La Chine mène déjà 90 % de la recherche dans les technologies clés. Dans les 10 % restants, les États-Unis prédominent toujours

Pendant des décennies, le leadership scientifique et technologique mondial a été synonyme des États-Unis. De l’informatique à l’énergie nucléaire, en passant par la biotechnologie et l’espace, Washington a dominé la production de connaissances stratégiques qui ont soutenu sa puissance économique, militaire et politique.

Pourtant, un nouveau rapport international confirme que cet équilibre a profondément changé : aujourd’hui, la Chine est aujourd’hui leader en recherche dans près de 90 % des technologies considérées comme critiques pour les intérêts nationaux des États.

Les données proviennent de Suivi des technologies critiquesun outil développé par l'« Australian Strategic Policy Institute » (ASPI), un groupe de réflexion indépendant spécialisé dans la sécurité et la politique stratégique.

L’édition la plus récente du rapport analyse 74 technologies émergentes et stratégiques – dix de plus que l’année précédente – et conclut que la Chine se classe au premier rang mondial dans 66 d’entre elles, y compris des domaines aussi sensibles que l’énergie nucléaire, la biologie synthétique et les petits satellites. Les États-Unis, pour leur part, sont en tête dans huit domaines seulement, dont l’informatique quantique et la géo-ingénierie.

Comment le leadership technologique est mesuré

Il Suivi des technologies critiques Elle s’appuie sur l’analyse de plus de neuf millions de publications scientifiques du monde entier. Pour chaque technologie, l’équipe ASPI identifie les 10 % des articles les plus cités au monde – un indicateur commun d’impact et de qualité scientifique – et calcule quelle proportion correspond aux chercheurs de chaque pays sur une période de cinq ans, entre 2020 et 2024.

Cette approche ne mesure pas directement la capacité industrielle ou la commercialisation de la technologie, mais elle donne un aperçu précis du leadership en matière de recherche avancée, qui constitue souvent la première étape vers une future suprématie technologique.

L’un des résultats les plus frappants est la domination chinoise dans le domaine du cloud computing et informatique de pointedeux piliers fondamentaux pour le développement et le déploiement de l’intelligence artificielle. Selon David Lin, stratège en matière de sécurité et de technologie au Special Competitive Studies Project, ce leadership reflète « l'urgence avec laquelle Pékin fait passer l'IA du laboratoire à ses applications pratiques ».

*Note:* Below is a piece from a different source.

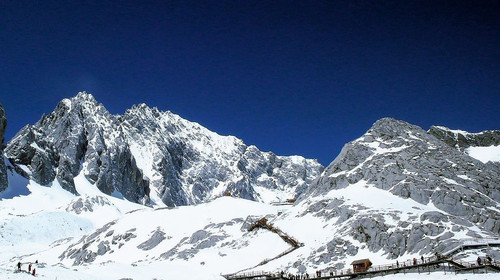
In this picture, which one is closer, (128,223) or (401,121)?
(128,223)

Un tournant historique en seulement deux décennies

Le résultat est particulièrement significatif si on le considère dans une perspective historique. Au début du XXIe siècle, les États-Unis étaient en tête de plus de 90 % des technologies analysées, tandis que la Chine dépassait à peine les 5 %. Deux décennies plus tard, la situation s’est presque complètement inversée, révélant l’un des changements structurels les plus profonds de l’histoire récente de la science mondiale.

« La Chine a fait des progrès extraordinaires en science et technologie, qui se reflètent à la fois dans les investissements en recherche et développement et dans les publications scientifiques », explique Ilaria Mazzocco, chercheuse en politique industrielle chinoise au Centre d'études stratégiques et internationales (CSIS), basé à Washington.

Cette avancée n’est pas le fruit du hasard. Il répond à une stratégie étatique soutenue, qui combine planification à long terme, financement massif, orientation politique de la recherche et lien étroit entre universités, instituts publics et entreprises technologiques.

Leadership sélectif et stratégie ciblée

Certains experts appellent toutefois à la prudence dans l’interprétation des résultats. Wang Yanbo, chercheur en politique scientifique à l'Université de Hong Kong, souligne que la Chine a tendance à être plus facilement leader dans les technologies émergentes, où elle a délibérément concentré ses ressources, tandis que dans des secteurs plus établis – tels que la fabrication de semi-conducteurs avancés – d'autres pays conservent un avantage.

Ce constat est essentiel pour comprendre le modèle chinois : plutôt que de rivaliser frontalement sur tous les fronts, Pékin a privilégié les domaines présentant le plus grand potentiel stratégique futur, notamment là où les règles du jeu ne sont pas encore complètement définies.

Quoi qu’il en soit, malgré l’avancée chinoise, le rapport ne suggère pas un effondrement immédiat de la puissance scientifique américaine. Steven Hai, économiste politique spécialisé dans l'innovation technologique, souligne que les États-Unis restent un acteur central dans l'écosystème mondial de la recherche et conservent des atouts clés dans les universités, les talents internationaux et la capacité d'innovation de rupture.